Work to do - Render the stretch of items from the line containing "Which one, drawn from" through the line containing "7.74 meters" as a Markdown table with the columns Row and Text. Put each line and its row number in its own row, and leave out blank lines.

==== Exercise data

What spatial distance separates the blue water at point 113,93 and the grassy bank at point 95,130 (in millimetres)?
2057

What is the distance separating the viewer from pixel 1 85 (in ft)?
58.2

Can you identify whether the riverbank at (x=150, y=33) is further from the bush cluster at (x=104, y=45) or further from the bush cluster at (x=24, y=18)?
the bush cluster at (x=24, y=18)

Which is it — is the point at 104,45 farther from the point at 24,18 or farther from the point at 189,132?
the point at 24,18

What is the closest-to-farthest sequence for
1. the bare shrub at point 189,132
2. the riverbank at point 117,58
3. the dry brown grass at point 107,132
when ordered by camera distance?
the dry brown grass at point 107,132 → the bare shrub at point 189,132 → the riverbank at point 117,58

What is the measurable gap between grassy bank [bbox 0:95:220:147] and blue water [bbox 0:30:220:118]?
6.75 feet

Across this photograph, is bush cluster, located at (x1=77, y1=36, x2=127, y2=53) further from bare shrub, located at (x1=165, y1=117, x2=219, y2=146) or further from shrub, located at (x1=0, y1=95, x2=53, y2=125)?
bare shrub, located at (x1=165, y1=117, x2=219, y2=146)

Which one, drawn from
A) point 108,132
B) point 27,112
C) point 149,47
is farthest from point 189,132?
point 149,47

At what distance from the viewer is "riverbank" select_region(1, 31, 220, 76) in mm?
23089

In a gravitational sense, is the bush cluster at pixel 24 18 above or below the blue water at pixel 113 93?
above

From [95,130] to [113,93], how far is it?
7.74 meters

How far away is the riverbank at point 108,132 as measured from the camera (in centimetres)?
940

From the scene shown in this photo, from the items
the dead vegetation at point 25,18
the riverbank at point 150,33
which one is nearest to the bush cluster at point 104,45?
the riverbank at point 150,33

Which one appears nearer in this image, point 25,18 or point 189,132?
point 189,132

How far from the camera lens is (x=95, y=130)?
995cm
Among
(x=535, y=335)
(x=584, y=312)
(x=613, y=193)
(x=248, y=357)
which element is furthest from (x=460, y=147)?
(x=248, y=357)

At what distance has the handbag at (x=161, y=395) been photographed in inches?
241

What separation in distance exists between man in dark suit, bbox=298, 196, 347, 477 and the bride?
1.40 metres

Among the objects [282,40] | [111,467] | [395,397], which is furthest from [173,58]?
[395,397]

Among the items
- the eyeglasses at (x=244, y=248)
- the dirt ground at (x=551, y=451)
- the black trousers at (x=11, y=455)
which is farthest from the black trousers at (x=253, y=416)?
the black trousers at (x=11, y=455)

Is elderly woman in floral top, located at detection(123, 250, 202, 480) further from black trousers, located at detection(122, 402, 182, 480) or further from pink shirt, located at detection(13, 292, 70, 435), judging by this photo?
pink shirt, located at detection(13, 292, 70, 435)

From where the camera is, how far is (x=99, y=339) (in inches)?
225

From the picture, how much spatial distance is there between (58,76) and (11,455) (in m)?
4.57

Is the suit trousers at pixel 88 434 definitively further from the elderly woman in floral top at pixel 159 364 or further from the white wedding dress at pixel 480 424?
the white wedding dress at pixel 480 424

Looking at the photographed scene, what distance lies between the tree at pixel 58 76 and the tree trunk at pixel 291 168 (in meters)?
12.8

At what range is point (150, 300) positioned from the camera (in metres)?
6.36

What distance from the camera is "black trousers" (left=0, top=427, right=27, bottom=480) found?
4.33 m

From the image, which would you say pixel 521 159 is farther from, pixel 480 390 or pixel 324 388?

========

The output -
| Row | Text |
|---|---|
| 1 | Which one, drawn from |
| 2 | A) point 108,132 |
| 3 | B) point 27,112 |
| 4 | C) point 149,47 |
| 5 | is farthest from point 189,132? |
| 6 | point 149,47 |
| 7 | At what distance from the viewer is "riverbank" select_region(1, 31, 220, 76) in mm? |
| 8 | 23089 |
| 9 | In a gravitational sense, is the bush cluster at pixel 24 18 above or below the blue water at pixel 113 93? |
| 10 | above |
| 11 | From [95,130] to [113,93], how far is it? |
| 12 | 7.74 meters |